Effective January 1, 2020, a Washington State law prohibits employers from enforcing noncompetition agreements against employees earning less than $100,000 and independent contractors earning less than $250,000 per year.
The new law prevents the enforcement of noncompetition agreements, unless the employer:
- discloses the terms of the non-compete to the employer or independent contractor in writing no later than the time of the acceptance of the offer of employment, or
- provides specific consideration, in addition to the terms of employment, for entering into the noncompetition agreement after the employee or independent contractor accepts the terms of employment.
The new law also creates a presumption that a noncompetition agreement lasting longer than 18 months is unenforceable, absent other circumstances.
Under the new Washington law, you should:
- Check your personnel files to confirm whether the employment offers contained post-employment restrictive covenants such as noncompetition agreements, which are subject to the new law.
- Check annual earnings to determine whether the employee or contractor is within the scope of the law.
- Check agreements for a duration longer than 18 months.
- Check your exit interview policies.
What is a Noncompetition Agreement?
A noncompete requires one party, usually the employee or independent contractor, to agree not to engage in business that competes with the business of the other party. For example, when fulfilling obligations under their agreements, the employee or independent contractor may gain experience and establish valuable relationships with the employer’s contractors and employees, vendors, and customers. A noncompetition agreement prevents the employee or independent contractor from immediately starting a business that competes with the former employer’s business after the employment relationship ends.
Penalties for Noncompliance.
The remedies in the new Washington law require timely compliance. The new law provides a remedy requiring the violator to pay the aggrieved employee or independent contractor the greater of actual damages, or a statutory penalty of $5,000, plus reasonable attorney’s fees, cost, and expenses.
Limits on the Noncompetition Agreements and the New Law.
To support the growth of new business enterprises, the new law presumes that any noncompete that extends beyond 18 months after the termination of employment is unreasonable and unenforceable unless the employer can provide evidence supporting a longer term. A performer and performance space or third party scheduler are restricted to a noncompete of up to three days.
The new law does not restrict nonsolicitation or confidentiality agreements, agreements prohibiting the use or disclosure of trade secrets or inventions, or certain transfers of goodwill or a franchise.

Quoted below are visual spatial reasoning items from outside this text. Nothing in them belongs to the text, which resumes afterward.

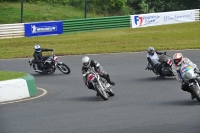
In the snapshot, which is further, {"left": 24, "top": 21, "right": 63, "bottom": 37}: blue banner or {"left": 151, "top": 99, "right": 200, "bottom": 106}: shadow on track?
{"left": 24, "top": 21, "right": 63, "bottom": 37}: blue banner

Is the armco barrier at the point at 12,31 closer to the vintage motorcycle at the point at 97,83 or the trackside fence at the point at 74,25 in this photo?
the trackside fence at the point at 74,25

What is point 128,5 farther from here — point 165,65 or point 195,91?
point 195,91

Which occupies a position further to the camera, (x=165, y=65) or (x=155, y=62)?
(x=155, y=62)

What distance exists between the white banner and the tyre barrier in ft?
87.4

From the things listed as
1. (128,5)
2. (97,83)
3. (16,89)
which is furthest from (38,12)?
(97,83)

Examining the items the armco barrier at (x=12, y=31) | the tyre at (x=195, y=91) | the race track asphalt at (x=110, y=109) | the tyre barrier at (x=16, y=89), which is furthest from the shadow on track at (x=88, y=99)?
the armco barrier at (x=12, y=31)

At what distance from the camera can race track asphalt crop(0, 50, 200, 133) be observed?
416 inches

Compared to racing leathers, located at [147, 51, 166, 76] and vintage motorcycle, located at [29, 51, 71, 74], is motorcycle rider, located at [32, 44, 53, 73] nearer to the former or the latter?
vintage motorcycle, located at [29, 51, 71, 74]

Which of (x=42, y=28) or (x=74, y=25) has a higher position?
(x=74, y=25)

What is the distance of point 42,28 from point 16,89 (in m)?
23.1

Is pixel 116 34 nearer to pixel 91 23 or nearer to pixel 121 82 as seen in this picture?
pixel 91 23

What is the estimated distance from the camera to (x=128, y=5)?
51719 millimetres

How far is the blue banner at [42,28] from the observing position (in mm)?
37312

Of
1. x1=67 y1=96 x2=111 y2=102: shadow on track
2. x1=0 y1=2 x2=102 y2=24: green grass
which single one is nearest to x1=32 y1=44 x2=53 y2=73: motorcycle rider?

Recommended New Year Contract Audits.
Businesses should review all employment and independent contractor agreements that contain noncompetition provisions to verify they comply with the new law, including nonsolicitation, confidentiality, and trade secret/invention agreements. Reviewing the agreements is prudent, because other state and federal laws, including the Defend Trade Secret Act, may require revisions to the contracts or business practices. The business should include onboarding and exit interview practices in the audits.
And, revisiting your polices concerning post-employment restrictions are an opportunity to revisit other topics:
- workplace arbitration,
- notifications to employees under the Defend Trade Secret Act,
- nonsolicitation and confidentiality agreements, and
- trade secret and invention agreements.
Updating agreements, modifying intake polices and documentation, exit interview strategies, or even sending notices to affected employees should be on your checklist in 2020.